### What is being asked
In the records below, find the line containing "scientific name: Leporidae" and transcribe it and every line after it exactly; leave the pictures out.

<<<<

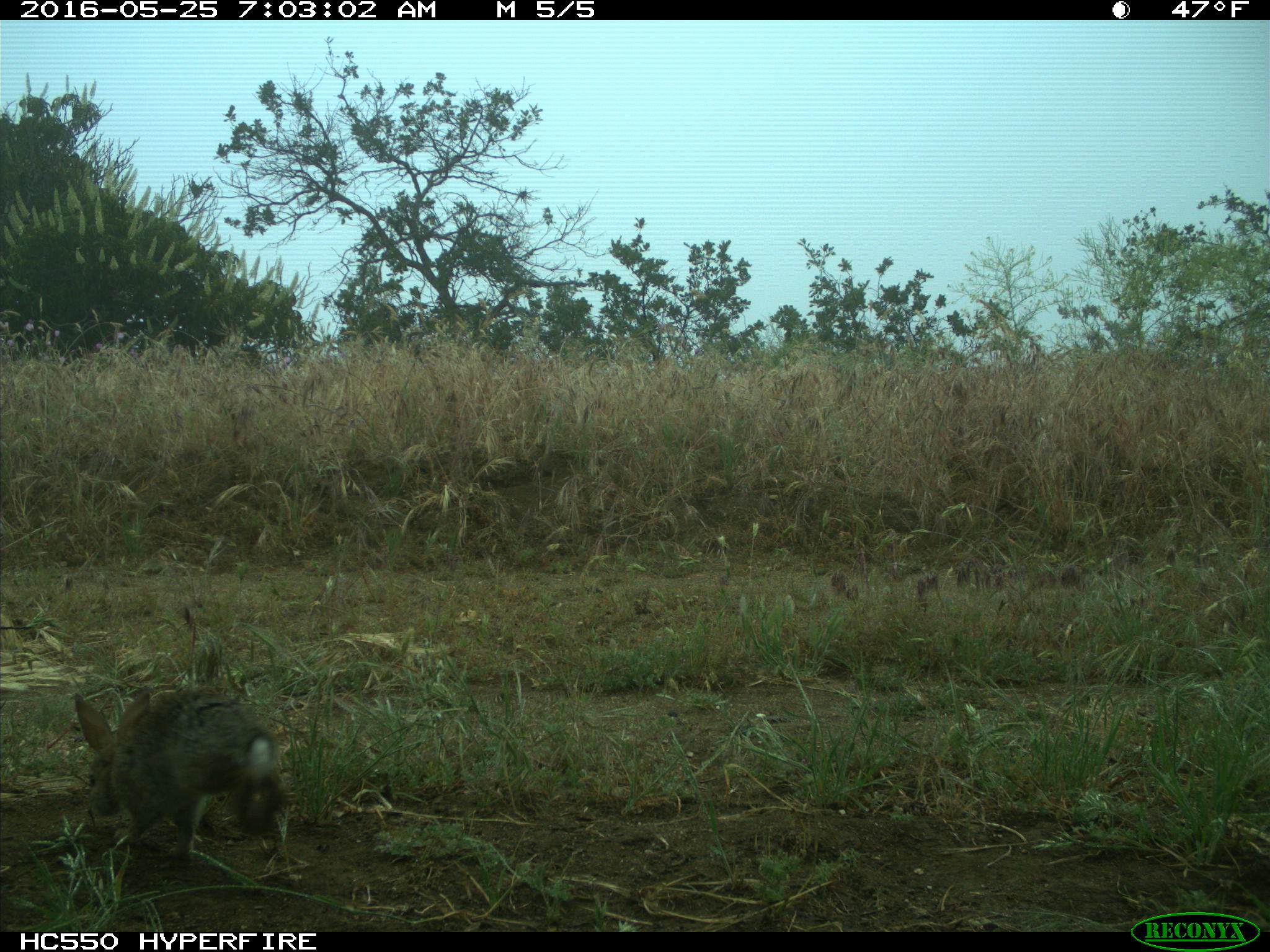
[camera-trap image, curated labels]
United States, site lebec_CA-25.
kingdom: Animalia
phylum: Chordata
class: Mammalia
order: Lagomorpha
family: Leporidae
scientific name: Leporidae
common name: rabbits and hares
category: unidentified rabbit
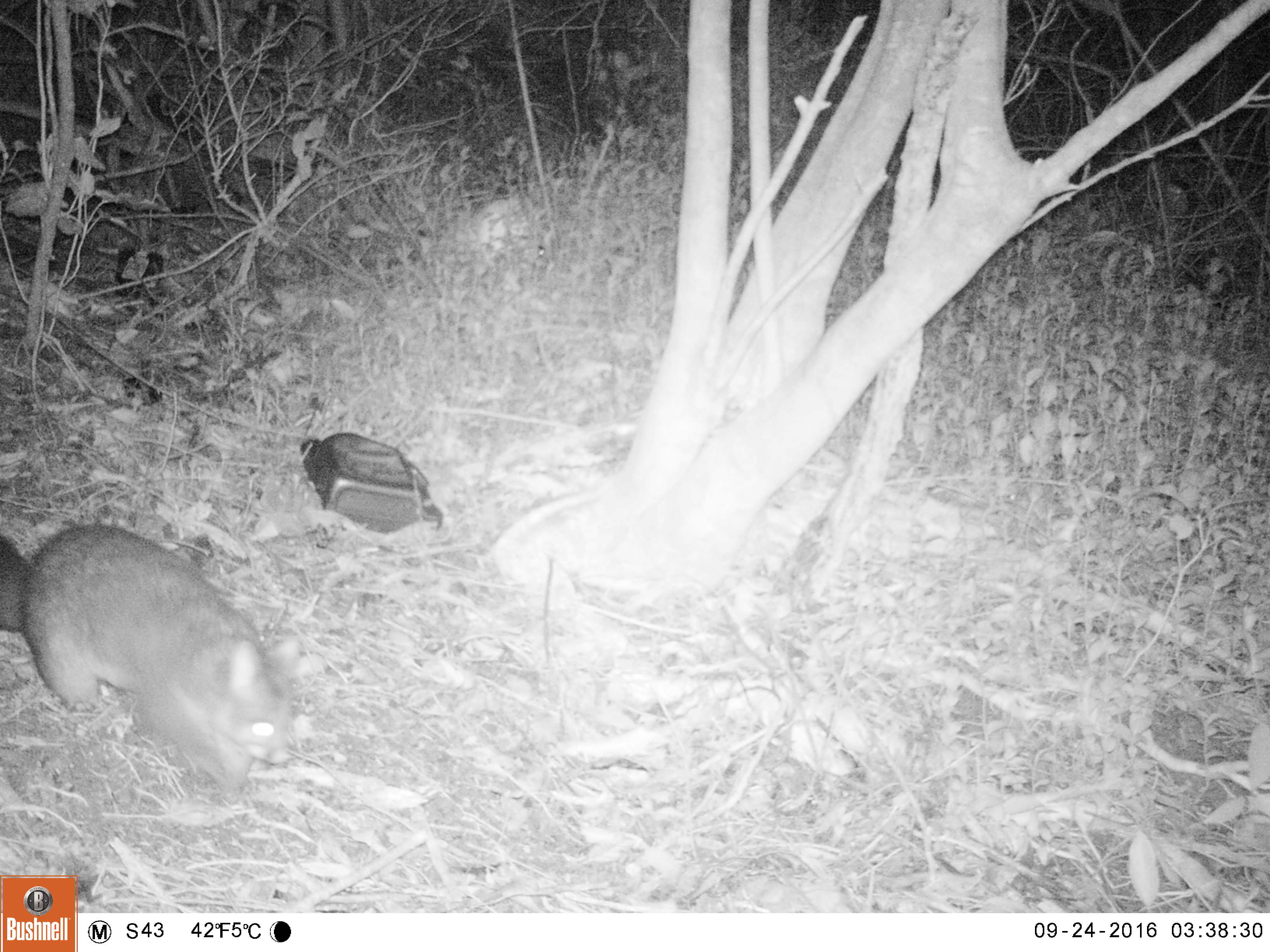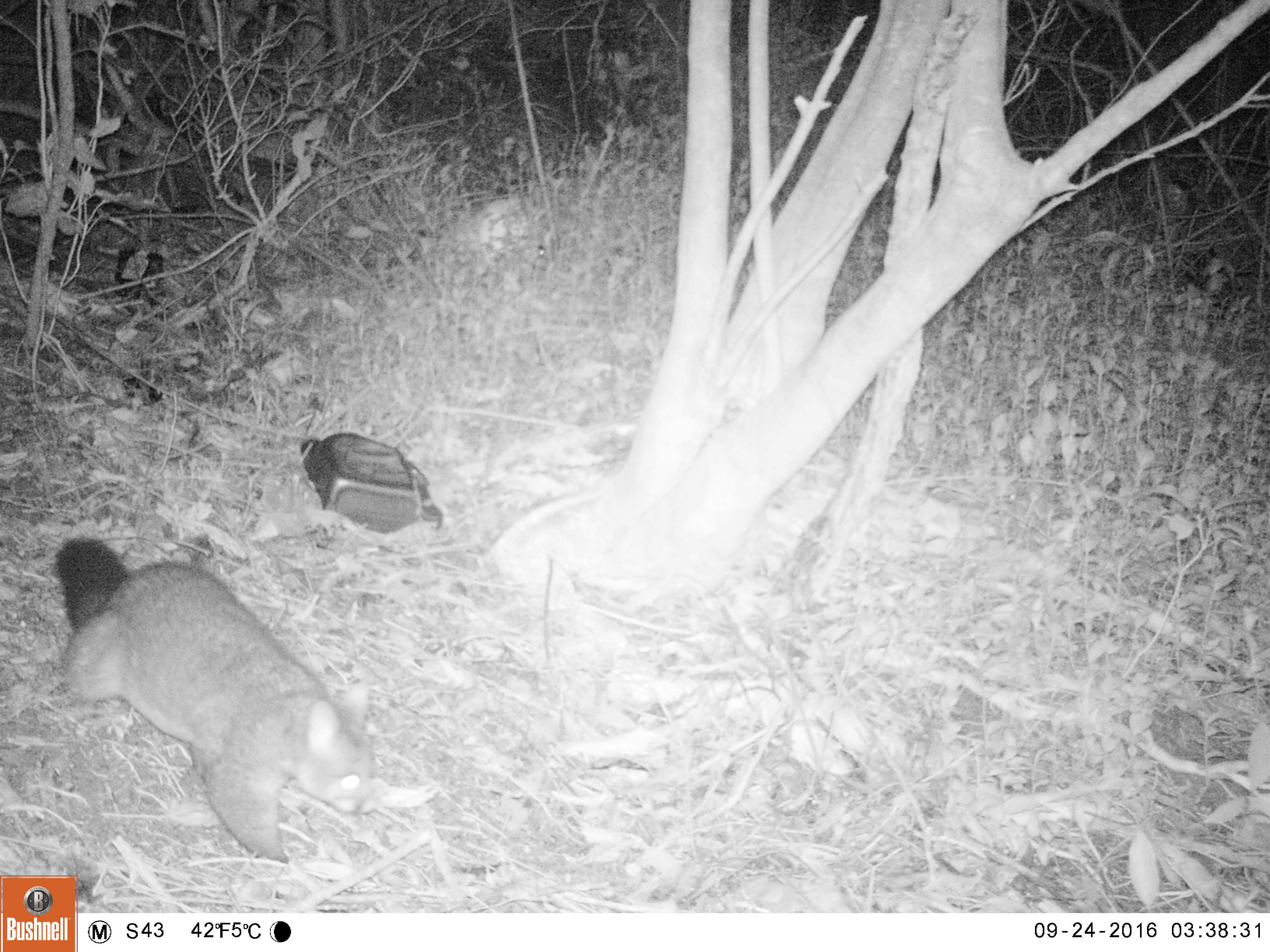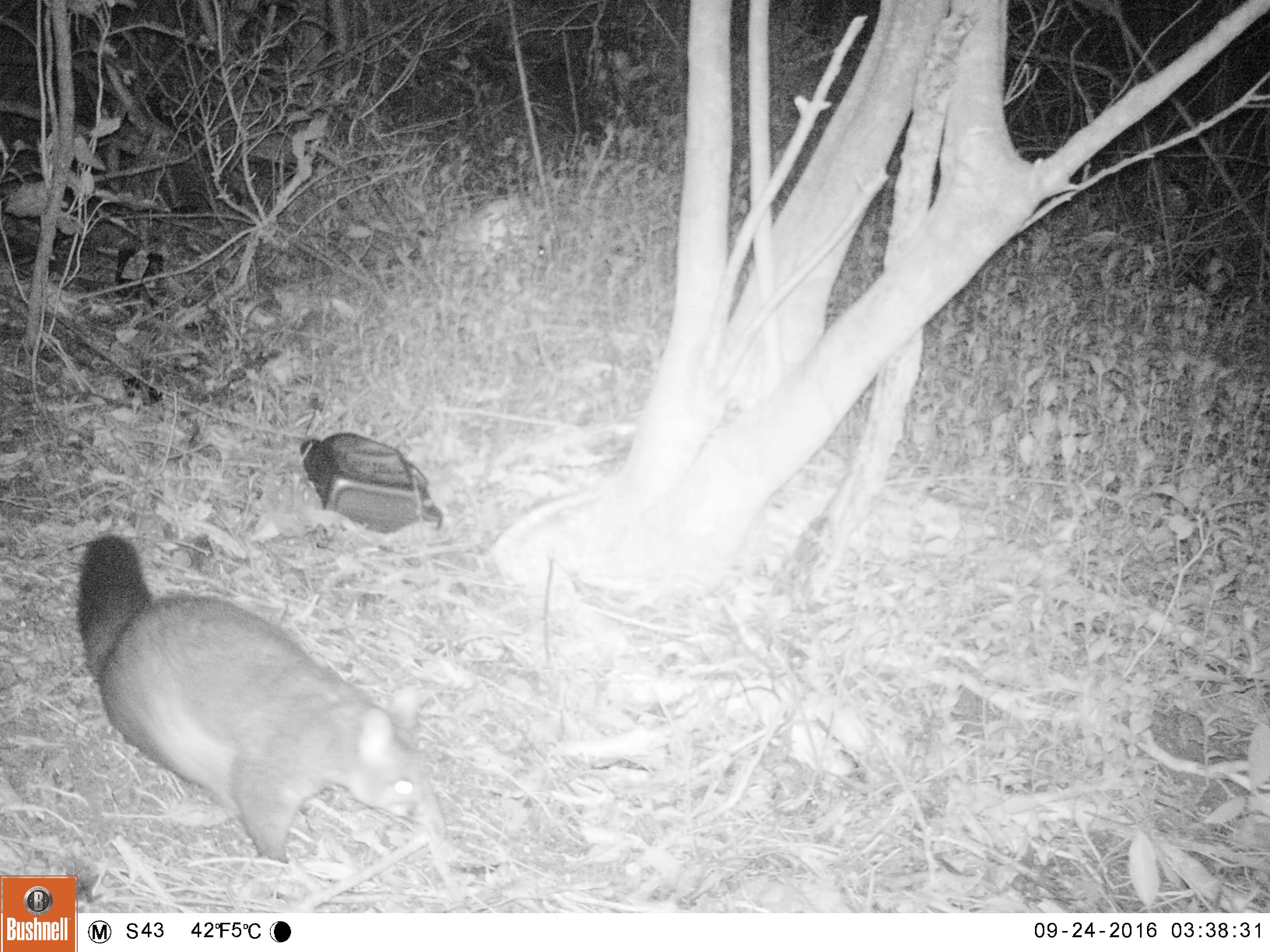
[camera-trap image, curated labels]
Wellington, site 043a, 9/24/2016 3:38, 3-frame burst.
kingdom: Animalia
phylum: Chordata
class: Mammalia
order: Didelphimorphia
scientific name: Didelphimorphia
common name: possum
Possum (Didelphimorphia).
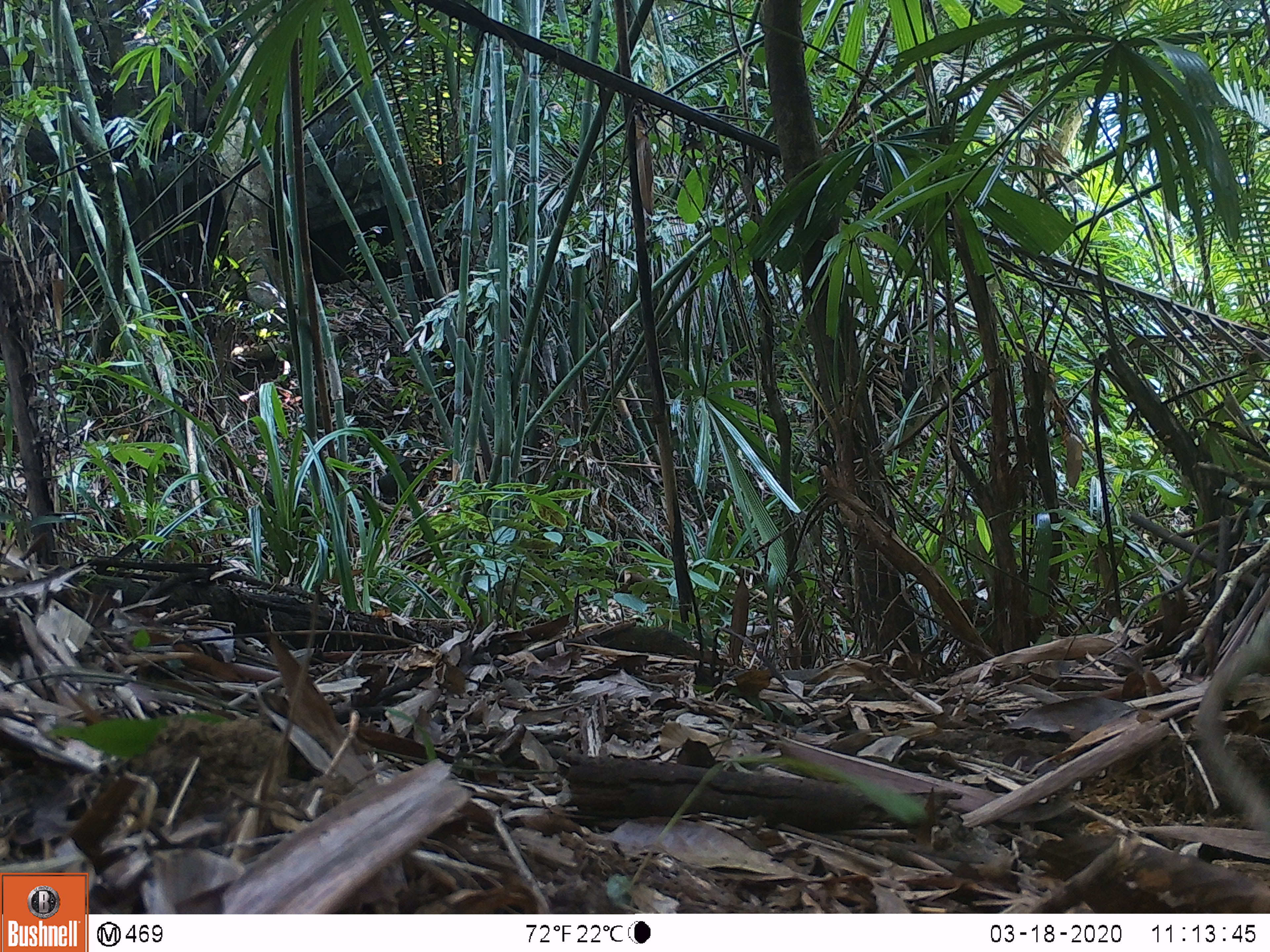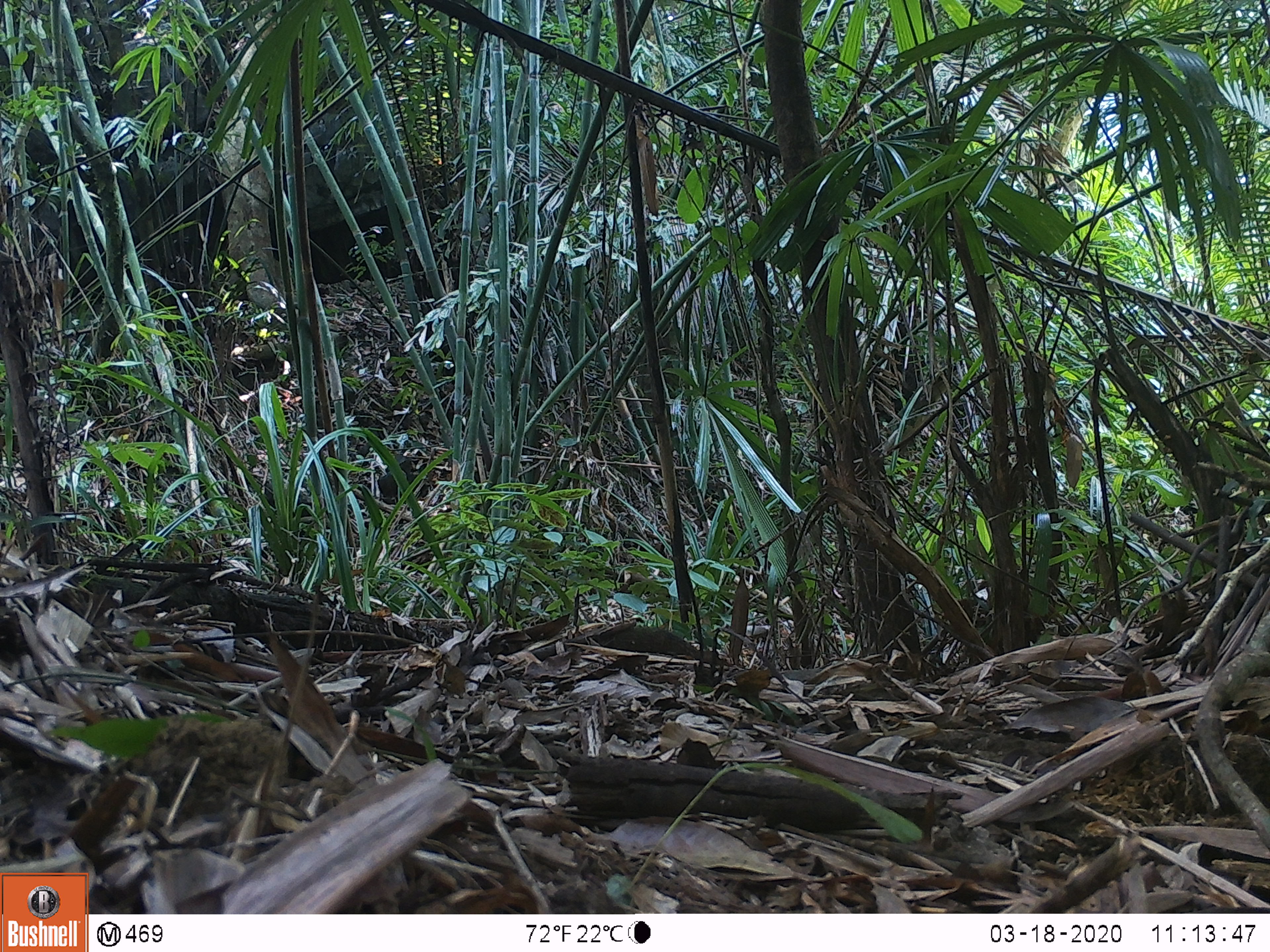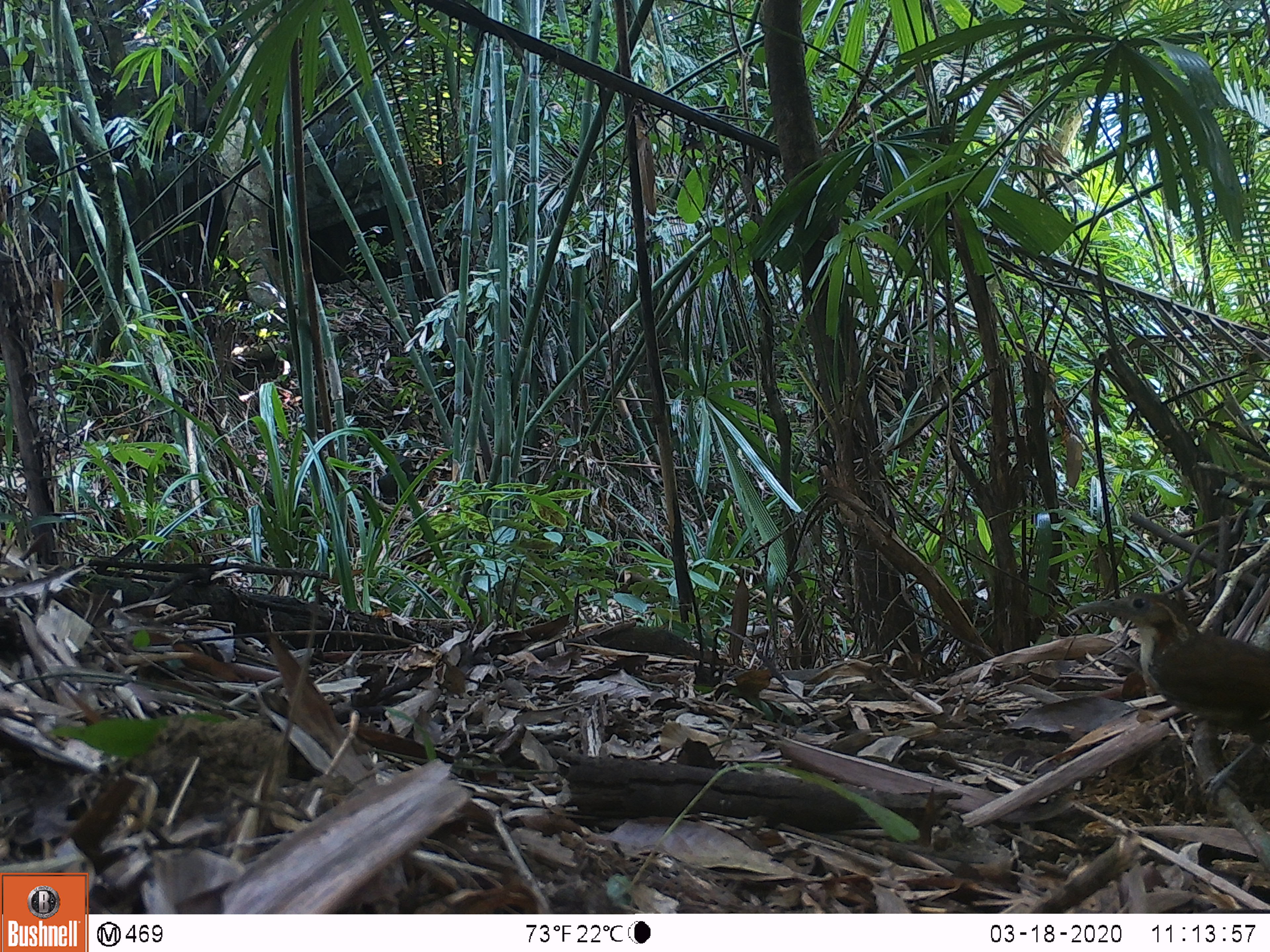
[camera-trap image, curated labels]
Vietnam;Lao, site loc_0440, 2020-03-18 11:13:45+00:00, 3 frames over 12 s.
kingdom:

>>>>

### Response box
scientific name: Leporidae
common name: rabbits and hares
category: unidentified rabbit
[camera-trap image, curated labels]
Wellington, site 043a, 9/24/2016 3:38, 3-frame burst.
kingdom: Animalia
phylum: Chordata
class: Mammalia
order: Didelphimorphia
scientific name: Didelphimorphia
common name: possum
Possum (Didelphimorphia).
[camera-trap image, curated labels]
Vietnam;Lao, site loc_0440, 2020-03-18 11:13:45+00:00, 3 frames over 12 s.
kingdom:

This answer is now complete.